One of these times is when you are old, when your days of promise appear to be in the past. Everyone knows that when people muse about such things, they are probably not happy. I’m not happy. I am sad. There is so much I want to accomplish, but I need something, I’m not sure what. I’ve alienated my friends, but I haven’t had the sort of energy required to maintain friendships. And I don’t know how, anyway. So. here I am, feeling all alone and unhappy, and not expecting things to get better.
This is not a good way to feel. It’s a bad way to feel. I don’t want to feel this way. I don’t know how not to feel this way. I don’t know what to do.
I want to tell you about Mexico. I want to talk about my work, and how difficult it is. The experiences I’ve had while living this story are beautiful and horrible and profoundly sad. Maybe I’ve allowed the project to kill me. Somehow, I know it is my job to become my subject, to feel the same fears and joys, to know them so intimately that my translations are fluent and true. This can be a dangerous job for a human being. The collision of personal tragedies with the horror and despair suffered by one’s “subjects” is bound to produce injuries. I don’t know what sort of person, or artist, I’d have to be to sustain fewer wounds. Now, the pain is dull and constant, it wears me down, I’ve stuck with Mexico long enough to absorb the inertia of powerlessness I’ve seen in so many. There are fleeting hopes which too quickly fade and extinguish the will to progress, or even to continue existing.
I want to talk to you about Mexico and make you feel what I feel, make you reel in the complexity and confusion of the corners I’ve been, those I’ve only imagined, and those I can’t get out of. This is what I try to do as an artist, and I only tell you these things directly now because I am afraid that I’ve been nearly consumed by my own work, I need to find a path to sanity, a patent hole to the surface.
I look at pictures of benevolent groups of young American adults and teen-agers, building houses in the desert for little families with few possessions. There are photographs of new cinderblock homes, barely 7 feet high on a base measuring perhaps 12 by 18 feet. Young brown mothers pose smiling with teary gratitude and fathers clutch their toddlers with expressions of relief.
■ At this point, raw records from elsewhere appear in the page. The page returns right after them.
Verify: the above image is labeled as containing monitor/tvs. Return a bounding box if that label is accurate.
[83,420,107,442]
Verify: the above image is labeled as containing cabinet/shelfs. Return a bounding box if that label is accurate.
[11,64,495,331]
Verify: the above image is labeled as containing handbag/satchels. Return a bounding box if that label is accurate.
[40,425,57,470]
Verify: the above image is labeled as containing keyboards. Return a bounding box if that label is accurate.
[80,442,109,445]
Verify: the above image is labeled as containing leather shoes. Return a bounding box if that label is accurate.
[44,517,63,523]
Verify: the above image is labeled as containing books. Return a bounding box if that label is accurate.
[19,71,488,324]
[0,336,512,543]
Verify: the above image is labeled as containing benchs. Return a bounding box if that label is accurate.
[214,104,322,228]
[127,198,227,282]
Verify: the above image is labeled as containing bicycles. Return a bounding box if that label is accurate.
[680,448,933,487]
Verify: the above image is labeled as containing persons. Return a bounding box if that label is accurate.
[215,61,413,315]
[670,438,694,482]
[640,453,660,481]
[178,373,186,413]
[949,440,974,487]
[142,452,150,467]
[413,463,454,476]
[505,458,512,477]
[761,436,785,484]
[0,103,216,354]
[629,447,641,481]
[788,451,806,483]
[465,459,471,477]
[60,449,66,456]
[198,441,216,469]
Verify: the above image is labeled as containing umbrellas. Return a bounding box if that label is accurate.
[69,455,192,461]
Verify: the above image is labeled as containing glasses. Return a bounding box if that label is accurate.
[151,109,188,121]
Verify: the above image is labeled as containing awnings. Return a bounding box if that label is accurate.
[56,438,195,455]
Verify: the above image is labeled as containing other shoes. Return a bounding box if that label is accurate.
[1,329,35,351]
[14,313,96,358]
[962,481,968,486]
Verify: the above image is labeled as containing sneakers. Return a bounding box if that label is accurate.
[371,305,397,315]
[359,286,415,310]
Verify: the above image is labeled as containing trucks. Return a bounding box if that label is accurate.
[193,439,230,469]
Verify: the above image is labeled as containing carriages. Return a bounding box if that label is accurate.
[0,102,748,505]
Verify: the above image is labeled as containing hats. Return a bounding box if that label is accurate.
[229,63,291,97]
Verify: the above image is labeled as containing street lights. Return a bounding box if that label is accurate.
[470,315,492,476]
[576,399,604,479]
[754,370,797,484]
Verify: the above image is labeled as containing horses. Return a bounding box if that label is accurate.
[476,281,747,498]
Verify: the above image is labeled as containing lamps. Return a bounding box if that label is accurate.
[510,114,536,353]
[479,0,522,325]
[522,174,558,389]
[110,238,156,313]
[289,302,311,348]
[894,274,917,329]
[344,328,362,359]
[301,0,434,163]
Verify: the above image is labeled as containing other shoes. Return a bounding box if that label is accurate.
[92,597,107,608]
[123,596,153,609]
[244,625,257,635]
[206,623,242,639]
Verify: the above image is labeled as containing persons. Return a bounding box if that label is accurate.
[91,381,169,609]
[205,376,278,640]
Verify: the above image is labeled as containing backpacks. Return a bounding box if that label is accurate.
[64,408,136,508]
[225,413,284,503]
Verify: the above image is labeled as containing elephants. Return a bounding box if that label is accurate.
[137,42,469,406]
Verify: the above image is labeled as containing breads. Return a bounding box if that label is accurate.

Other photographs are posted by pastors of far-away parishes, documenting trips to dusty colonias. Men and women in their 50s and 60s, wrinkling and plump but deliriously happy, reveling in the freedom of selflessness, as they, too, build houses. The houses are built simply-with neat geometry they are pulled up from the sand, ready for a family of eight to curl up in like a nest of warm kittens and cats.